Here's what you're NOT allowed to do according to Facebook's Personal Health policy:
Ads must not contain "before-and-after" images or images that contain unexpected or unlikely results. Ad content must not imply or attempt to generate negative self-perception in order to promote diet, weight loss or other health-related products.
There is nothing wrong with promoting health products on Facebook, but the way you choose to advertise. Personal Health is a very particular ad category and it takes a lot of trial and error to get things right.
Here are 3 methods that I recommend to get through the Facebook Ads Health Policy without :
1. Focus On Curiosity
One of the most common mistakes is making false claim, or promising 'miracle cure'. There are a lot health companies' marketing strategies have centered around customer's Before-and-After results, and tend to use them as testimony to attract new customers.
You may think "Erase 16 Lbs Of Belly Fat In 4 Weeks" is normal, but what if the person fails to lose 16 lbs? So that's a false claim (in the eyes of Facebook Ads reviewers).
You have to figure out a way to word it differently.
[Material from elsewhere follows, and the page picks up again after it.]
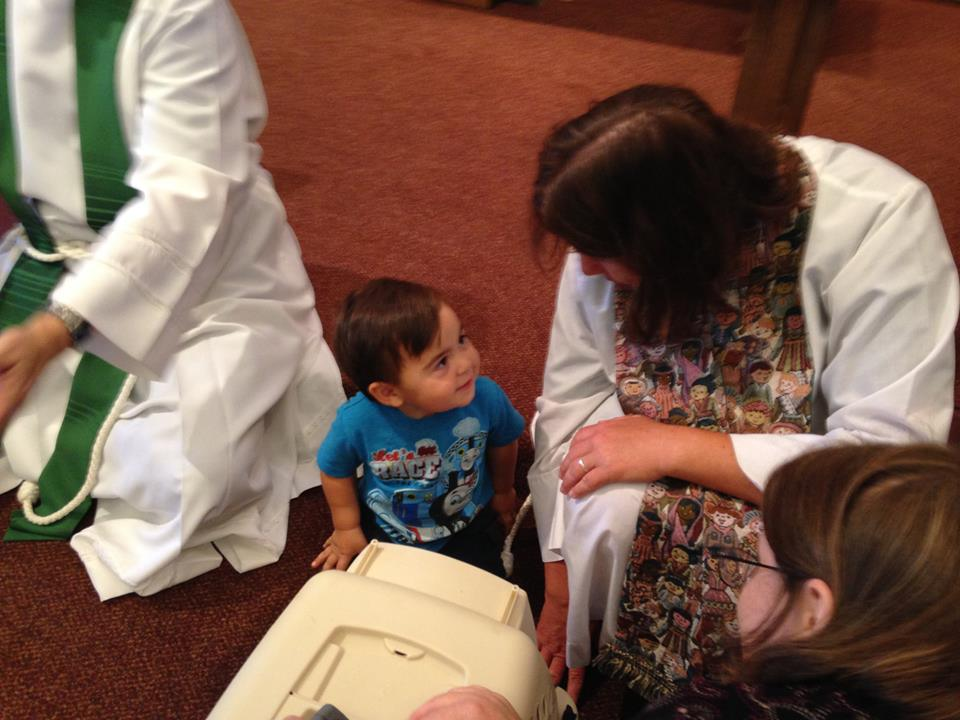 Edda being blessed at church.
If you're not allowed to mention the results directly, how about a 3rd person storytelling approach - focusing on the journey and emotional aspect without promising any results? Take a look at the example by JumpstartMD below:
Not only that this ad is compliant (no mention of weight loss), but it also stirs up audience's curiosity to know more about how she manages to do it (lose weight).
2. Avoid Questioning Pain Points
The most effective way to sell a health product is to highlight specific pain points, and how your product can solve the specific pain points.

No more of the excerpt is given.